Speaking personally (but I am certain that this thought must have been realized by others), it is difficult to accept the fact that there ~will~ someday be a whale watch season when Salt, with all her majesty and beauty, will no longer grace Massachusetts waters.
One of the other females we watched on today's trip (who has also had a number of calves - she was here with her eighth calf during last season) is a real survivor named Glo, first seen here in 1984. Glo's tail flukes (image above) are nearly instantly recognizable from above or from below (they're almost all black below) simply by their shape alone - she likely suffered a collision with a boat many years ago, and she is missing much of her left tail fluke as a result. Nonetheless, she not only has survived, using her tail flukes to migrate back and forth between New England and the Caribbean every year, she also can still employ her tail flukes very effectively for "kick feeding" (and that's what she is doing in the above image - slapping her tail flukes against the water surface to stun, confuse, or otherwise somehow aid feeding upon schools of fish).
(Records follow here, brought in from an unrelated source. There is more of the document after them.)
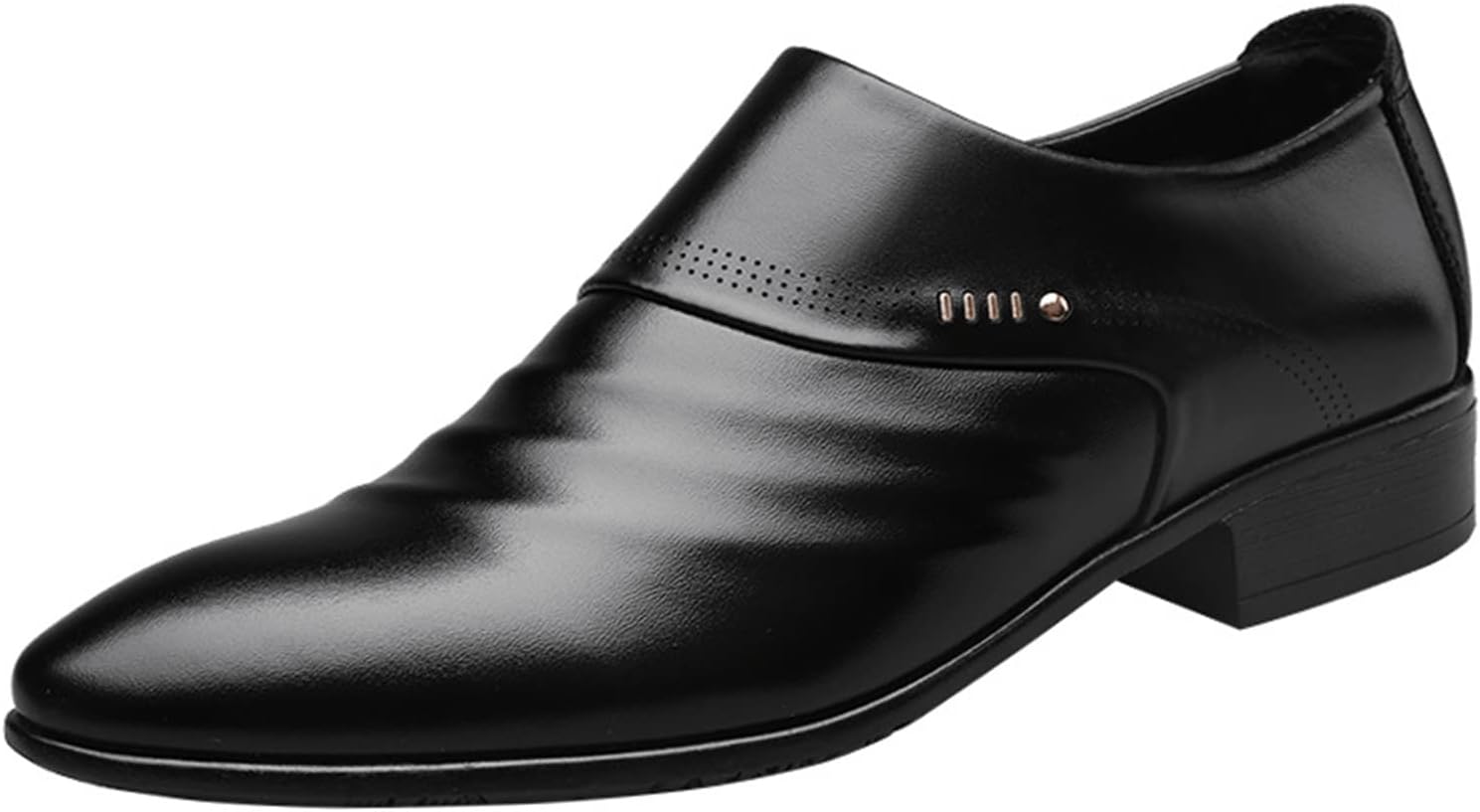 Мужские туфли KYOESCAI, классические лоферы без шнурков, подходящие для свадьбы, офиса и повседневного делового стиля, черный
Мужские туфли KYOESCAI, классические лоферы без шнурков, подходящие для свадьбы, офиса и повседневного делового стиля, черный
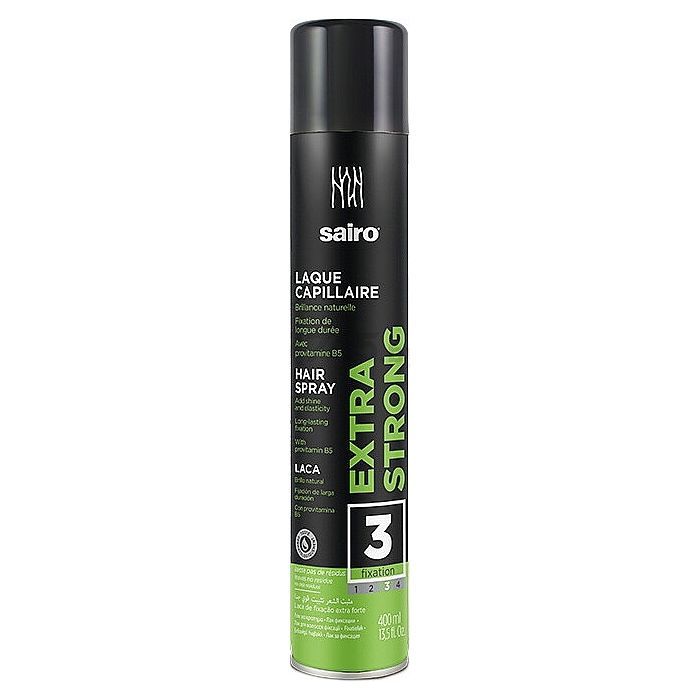 Лак для волос Sairo Extra Strong 3 Экстрасильная фиксация 400 мл (8414227086303)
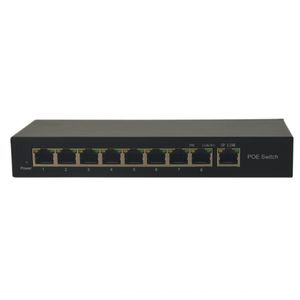 Freeshipping BV Tech 8 Port Gigabit PoE Switch 96W 57V 802.3af 100Mbps-SW800G RJ45-Ports Unterstützt Port-Auto-Flip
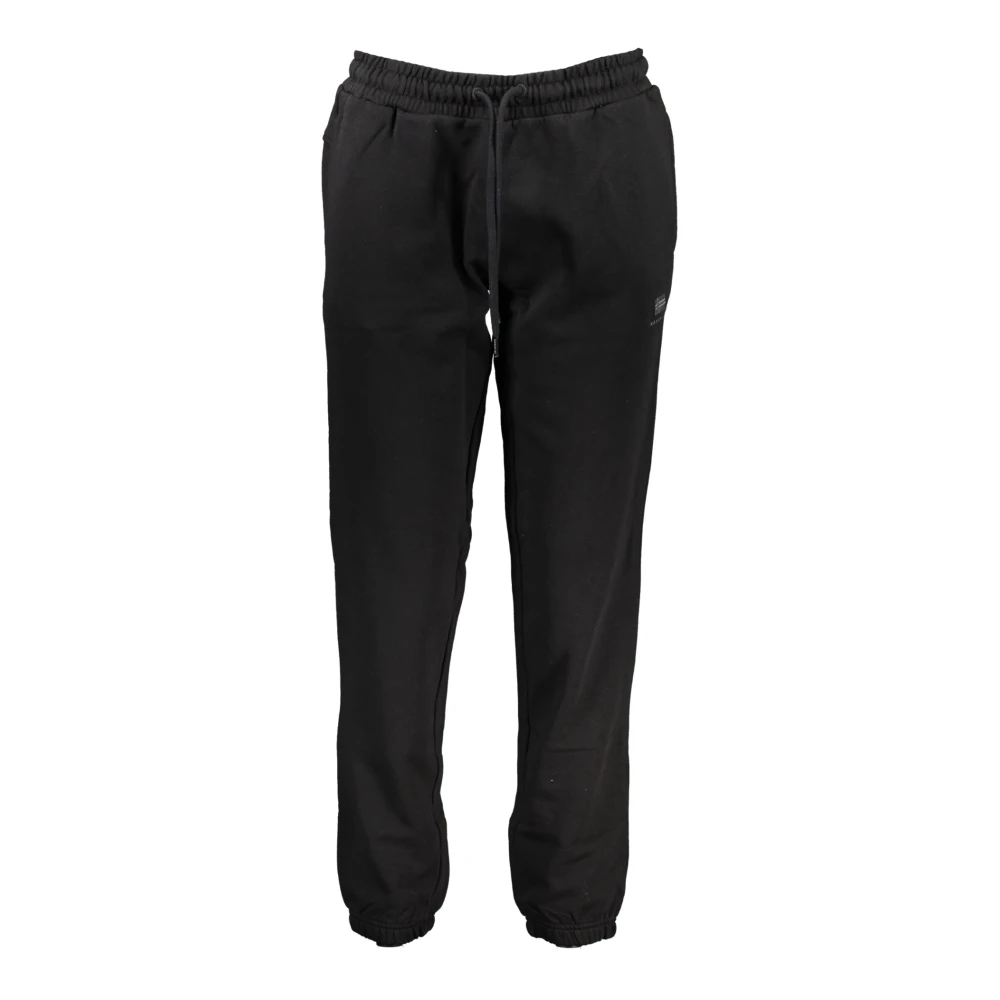 Napapijri Sportieve Zwarte Sweatpants met Borduurwerk Black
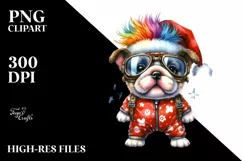 Expressive Baby Bulldog, Vibrant PNG Product Image 3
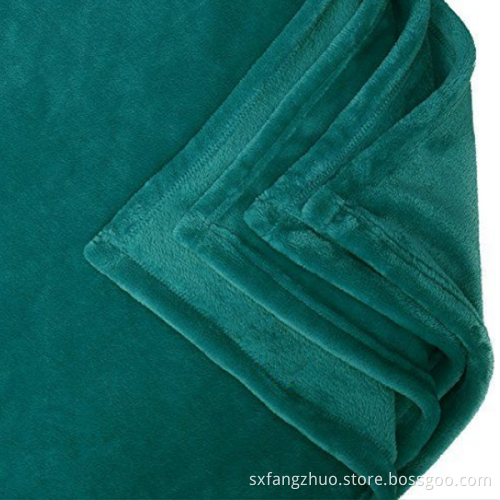 wholesale big size customized super soft flannel fleece winter blanket for adult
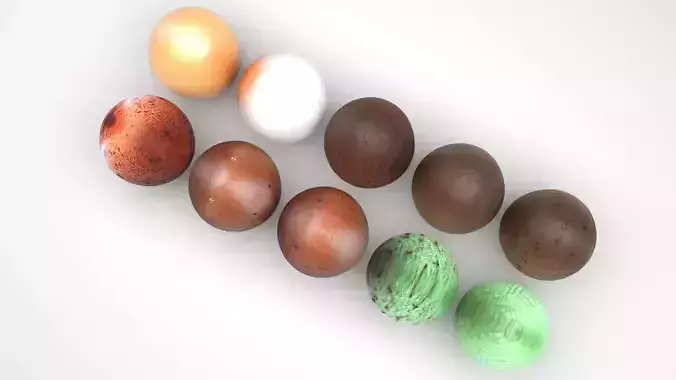 Eggs Set 3D model 3
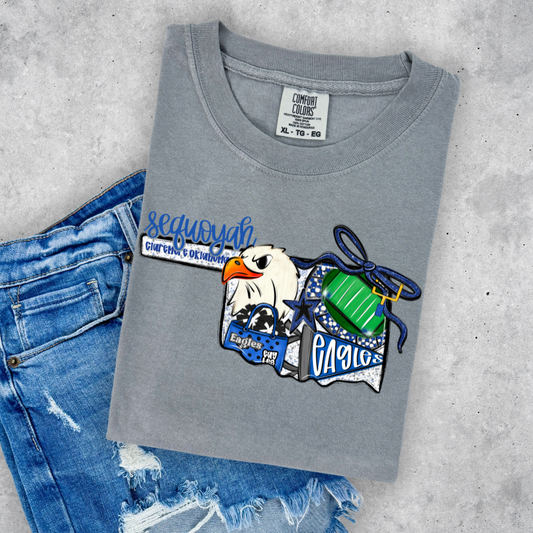 Rejoice Christian Eagles Game Day Coquette Transfer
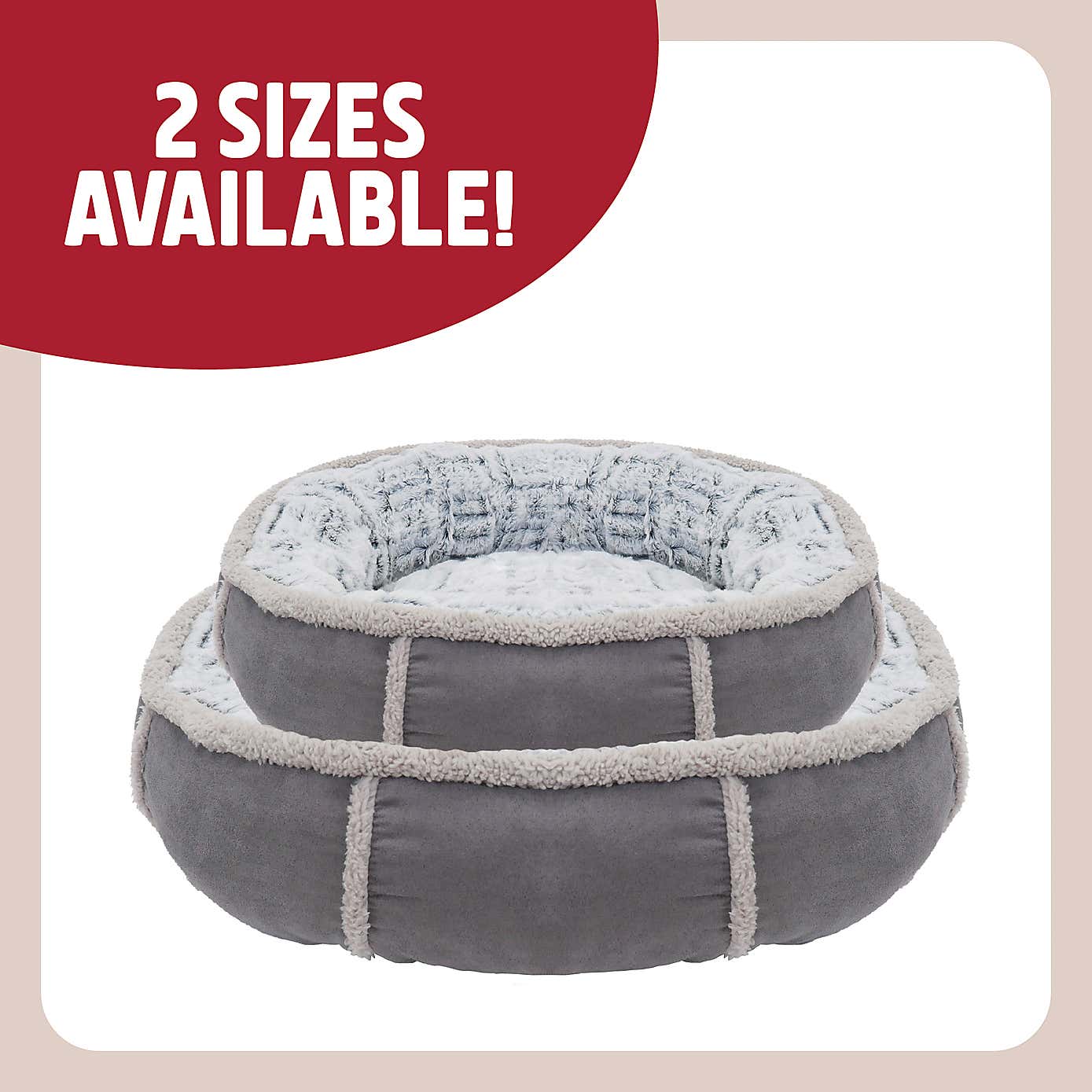 Rosewood Plush Donut Pet Bed
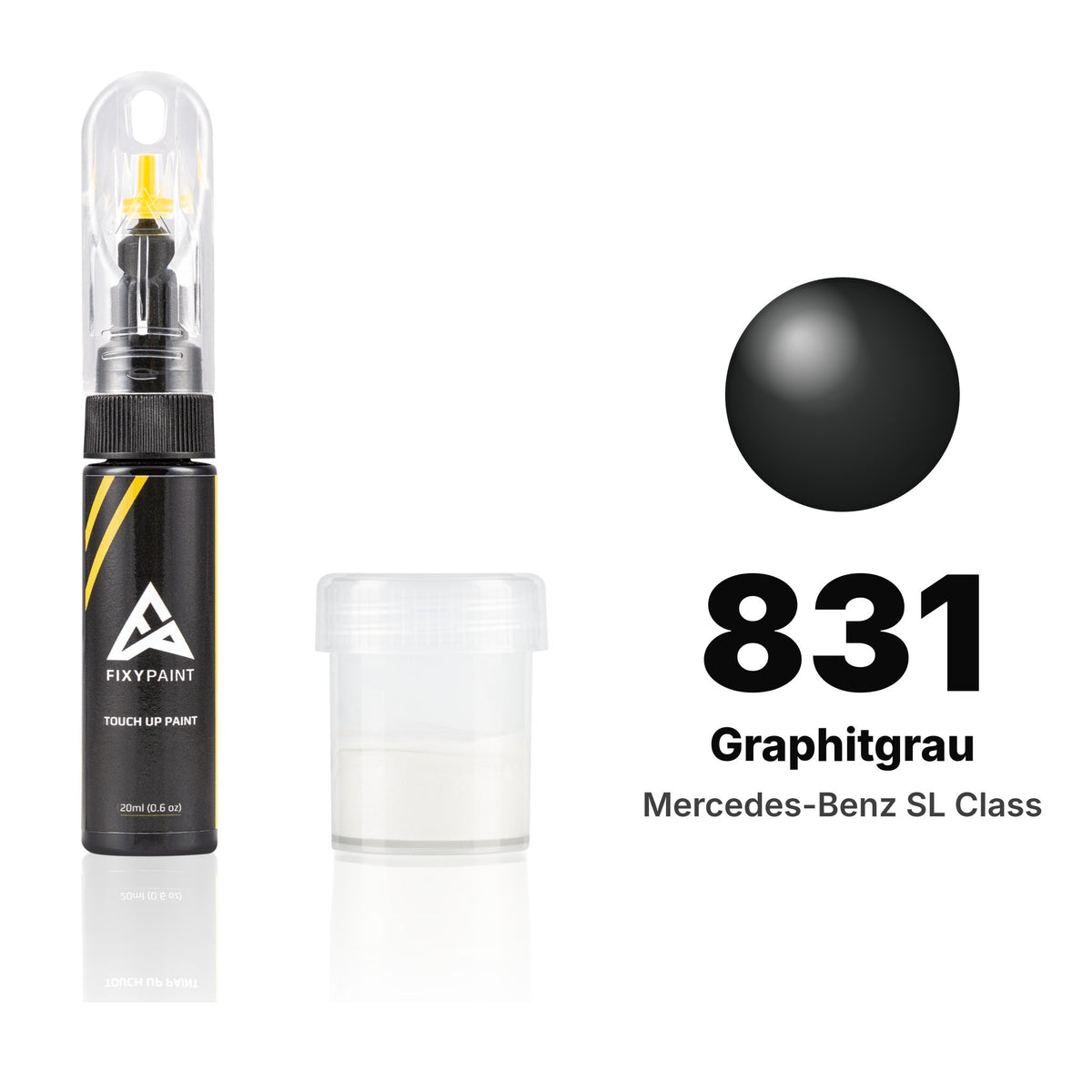 Touch-up paint for Mercedes-Benz SL-Class 831 Graphitgrau, Standard kit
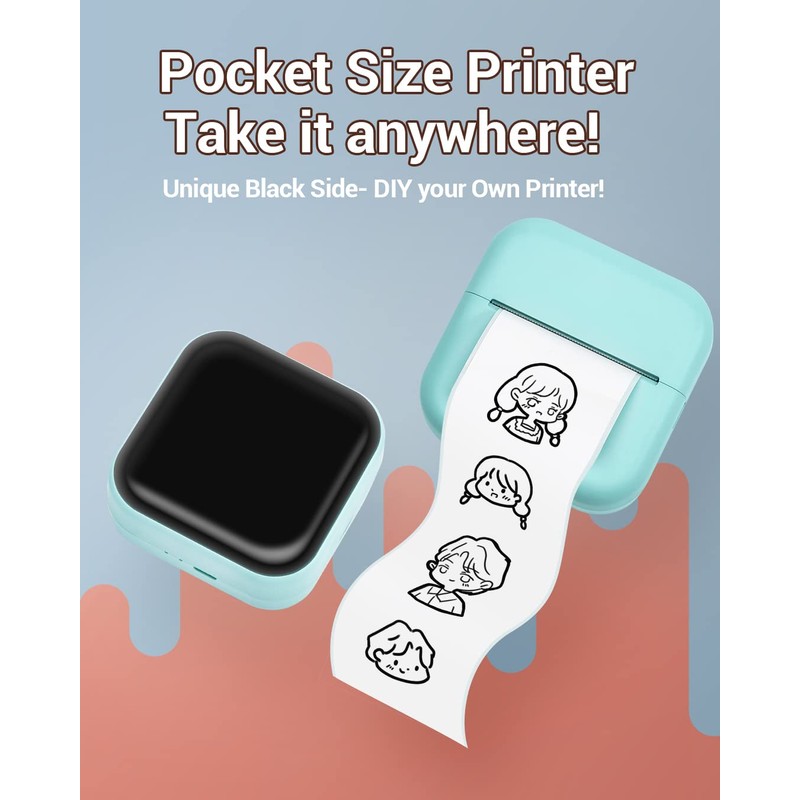 Phomemo M02X Pocket Printer, Mini Thermal Printer Inkless, Portable Small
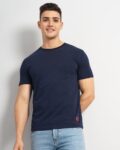 Men Slim Fit Crew-Neck T-Shirt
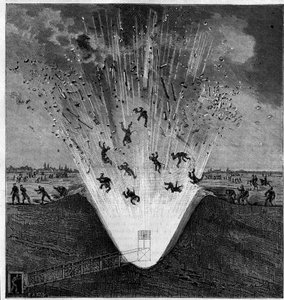 Esplosione accidentale di una mina da guerra, Arras (Pas de Calais, 62), 6 ottobre da Unknown artist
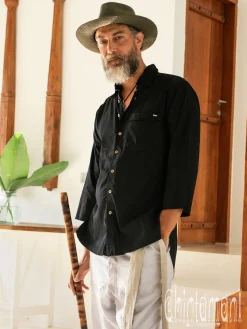 Cotton Men's Shirt / Black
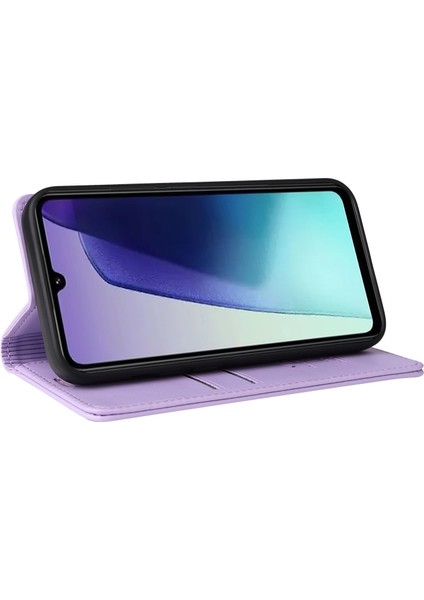 Xiaomi Redmi Için 14C 4g Kılıf Standı Deri Telefon Kapağı Güçlü Manyetik Kapatma-Mor (Yurt Dışından) fırsatları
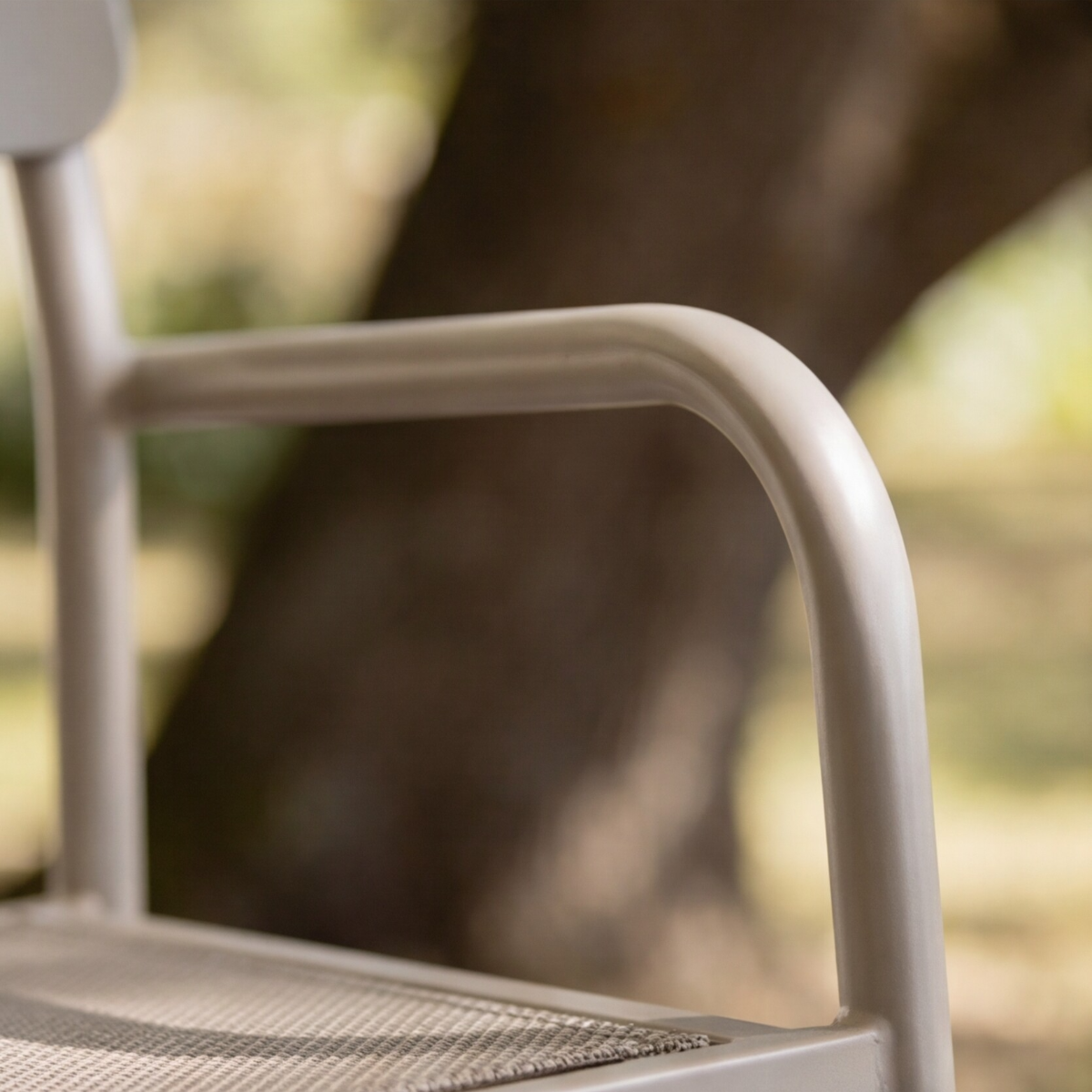 Chaise de jardin en aluminium taupe Kaïa (lot de 2)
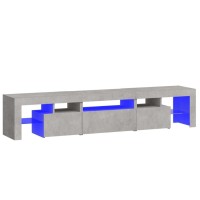 vidaXL TV Stand with LED Lights Concrete Gray 78.7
On our way back to Plymouth, we passed (and had a good view of) a northbound tug pulling a barge, heading towards Boston from the Cape Cod Canal (that's the smokestack at the power plant near the E end of the Canal, about 15 miles away in Sandwich, in the left background in the telephoto image above). Fortunately, the path from the Canal to Boston Harbor, close to the South Shore of Massachusetts, does not usually have as many whales present as further offshore (although this is not always true, and, during some seasons, there can be significant numbers of right whales there during the late winter and early spring).